◆ RECORDED DATA ◆
★ ★ ★ ★
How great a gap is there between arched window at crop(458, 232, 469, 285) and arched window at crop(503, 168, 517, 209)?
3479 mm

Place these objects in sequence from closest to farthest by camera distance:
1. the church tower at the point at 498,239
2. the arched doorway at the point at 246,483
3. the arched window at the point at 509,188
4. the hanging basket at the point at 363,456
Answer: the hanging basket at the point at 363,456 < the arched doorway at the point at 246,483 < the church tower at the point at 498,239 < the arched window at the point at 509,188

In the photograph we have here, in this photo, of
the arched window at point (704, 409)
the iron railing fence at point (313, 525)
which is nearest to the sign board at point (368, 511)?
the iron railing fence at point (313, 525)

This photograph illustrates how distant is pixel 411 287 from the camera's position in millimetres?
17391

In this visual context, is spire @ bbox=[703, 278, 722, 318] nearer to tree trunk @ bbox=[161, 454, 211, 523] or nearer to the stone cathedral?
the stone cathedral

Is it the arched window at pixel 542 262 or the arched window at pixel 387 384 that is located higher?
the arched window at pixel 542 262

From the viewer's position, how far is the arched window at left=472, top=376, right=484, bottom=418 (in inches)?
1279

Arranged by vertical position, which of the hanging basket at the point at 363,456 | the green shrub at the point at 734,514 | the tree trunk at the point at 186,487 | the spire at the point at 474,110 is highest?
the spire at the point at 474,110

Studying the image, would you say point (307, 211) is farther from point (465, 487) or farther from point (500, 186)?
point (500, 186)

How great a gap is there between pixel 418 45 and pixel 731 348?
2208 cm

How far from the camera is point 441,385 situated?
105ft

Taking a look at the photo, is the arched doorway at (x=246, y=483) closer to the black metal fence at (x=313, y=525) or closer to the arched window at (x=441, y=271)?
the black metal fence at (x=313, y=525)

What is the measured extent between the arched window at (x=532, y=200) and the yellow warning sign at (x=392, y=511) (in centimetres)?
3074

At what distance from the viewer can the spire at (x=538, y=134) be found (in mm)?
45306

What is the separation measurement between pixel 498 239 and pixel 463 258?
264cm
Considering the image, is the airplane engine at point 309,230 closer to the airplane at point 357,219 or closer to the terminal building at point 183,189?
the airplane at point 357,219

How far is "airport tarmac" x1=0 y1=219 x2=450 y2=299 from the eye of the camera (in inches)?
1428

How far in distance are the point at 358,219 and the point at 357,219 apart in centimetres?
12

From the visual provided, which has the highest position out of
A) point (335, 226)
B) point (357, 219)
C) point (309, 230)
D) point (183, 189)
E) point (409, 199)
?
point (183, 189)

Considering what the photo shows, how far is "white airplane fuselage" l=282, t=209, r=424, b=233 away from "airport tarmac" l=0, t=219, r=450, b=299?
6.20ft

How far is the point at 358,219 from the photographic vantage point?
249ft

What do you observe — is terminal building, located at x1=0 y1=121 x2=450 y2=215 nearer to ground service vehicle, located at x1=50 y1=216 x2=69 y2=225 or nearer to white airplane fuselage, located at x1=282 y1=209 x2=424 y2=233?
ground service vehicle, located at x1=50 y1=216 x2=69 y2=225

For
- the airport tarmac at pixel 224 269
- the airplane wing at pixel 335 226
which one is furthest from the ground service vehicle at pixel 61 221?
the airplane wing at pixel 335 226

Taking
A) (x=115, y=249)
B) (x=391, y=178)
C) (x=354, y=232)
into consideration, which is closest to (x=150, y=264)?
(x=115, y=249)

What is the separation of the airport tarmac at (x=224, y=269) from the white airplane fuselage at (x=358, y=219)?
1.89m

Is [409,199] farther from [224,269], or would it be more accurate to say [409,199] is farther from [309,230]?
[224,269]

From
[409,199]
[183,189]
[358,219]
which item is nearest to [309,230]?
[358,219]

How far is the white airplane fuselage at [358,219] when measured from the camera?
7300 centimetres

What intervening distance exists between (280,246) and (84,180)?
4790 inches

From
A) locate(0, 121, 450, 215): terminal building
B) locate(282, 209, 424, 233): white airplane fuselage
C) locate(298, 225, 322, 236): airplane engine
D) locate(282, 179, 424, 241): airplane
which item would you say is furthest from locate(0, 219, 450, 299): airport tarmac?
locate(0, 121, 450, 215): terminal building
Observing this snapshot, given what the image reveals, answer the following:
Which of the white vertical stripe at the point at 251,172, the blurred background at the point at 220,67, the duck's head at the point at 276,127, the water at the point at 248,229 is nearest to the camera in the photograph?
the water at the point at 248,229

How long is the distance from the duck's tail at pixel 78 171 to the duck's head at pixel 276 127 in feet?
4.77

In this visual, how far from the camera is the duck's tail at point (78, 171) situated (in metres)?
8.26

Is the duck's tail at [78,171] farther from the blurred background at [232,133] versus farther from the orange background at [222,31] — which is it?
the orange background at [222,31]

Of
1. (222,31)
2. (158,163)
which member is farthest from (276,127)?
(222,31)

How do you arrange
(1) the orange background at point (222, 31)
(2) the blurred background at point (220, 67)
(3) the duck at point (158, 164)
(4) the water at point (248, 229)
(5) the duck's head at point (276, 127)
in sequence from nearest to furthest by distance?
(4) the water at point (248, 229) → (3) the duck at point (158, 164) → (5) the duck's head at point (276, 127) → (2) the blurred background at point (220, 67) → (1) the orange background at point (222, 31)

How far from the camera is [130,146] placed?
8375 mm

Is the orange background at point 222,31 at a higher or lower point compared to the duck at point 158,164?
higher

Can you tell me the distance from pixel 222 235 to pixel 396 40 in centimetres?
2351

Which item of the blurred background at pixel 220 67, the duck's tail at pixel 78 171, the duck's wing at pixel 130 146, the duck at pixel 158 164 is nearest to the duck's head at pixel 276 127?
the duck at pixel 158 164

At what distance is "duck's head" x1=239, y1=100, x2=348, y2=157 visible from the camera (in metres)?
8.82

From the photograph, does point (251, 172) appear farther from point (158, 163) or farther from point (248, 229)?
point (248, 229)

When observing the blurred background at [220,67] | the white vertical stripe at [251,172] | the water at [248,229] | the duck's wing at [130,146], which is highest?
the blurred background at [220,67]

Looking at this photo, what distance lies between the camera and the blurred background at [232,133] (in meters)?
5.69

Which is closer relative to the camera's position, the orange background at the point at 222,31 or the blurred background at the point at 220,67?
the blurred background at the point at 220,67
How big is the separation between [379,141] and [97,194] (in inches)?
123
★ ★ ★ ★
Turn the lines of the items, from the very first one through the line containing "Answer: the hanging", into a Markdown table with the columns No. and Text. Give each non-blank line its own row and leave the blank lines out.

◆ OUTPUT ◆
| No. | Text |
|---|---|
| 1 | How great a gap is there between arched window at crop(458, 232, 469, 285) and arched window at crop(503, 168, 517, 209)? |
| 2 | 3479 mm |
| 3 | Place these objects in sequence from closest to farthest by camera distance: |
| 4 | 1. the church tower at the point at 498,239 |
| 5 | 2. the arched doorway at the point at 246,483 |
| 6 | 3. the arched window at the point at 509,188 |
| 7 | 4. the hanging basket at the point at 363,456 |
| 8 | Answer: the hanging basket at the point at 363,456 < the arched doorway at the point at 246,483 < the church tower at the point at 498,239 < the arched window at the point at 509,188 |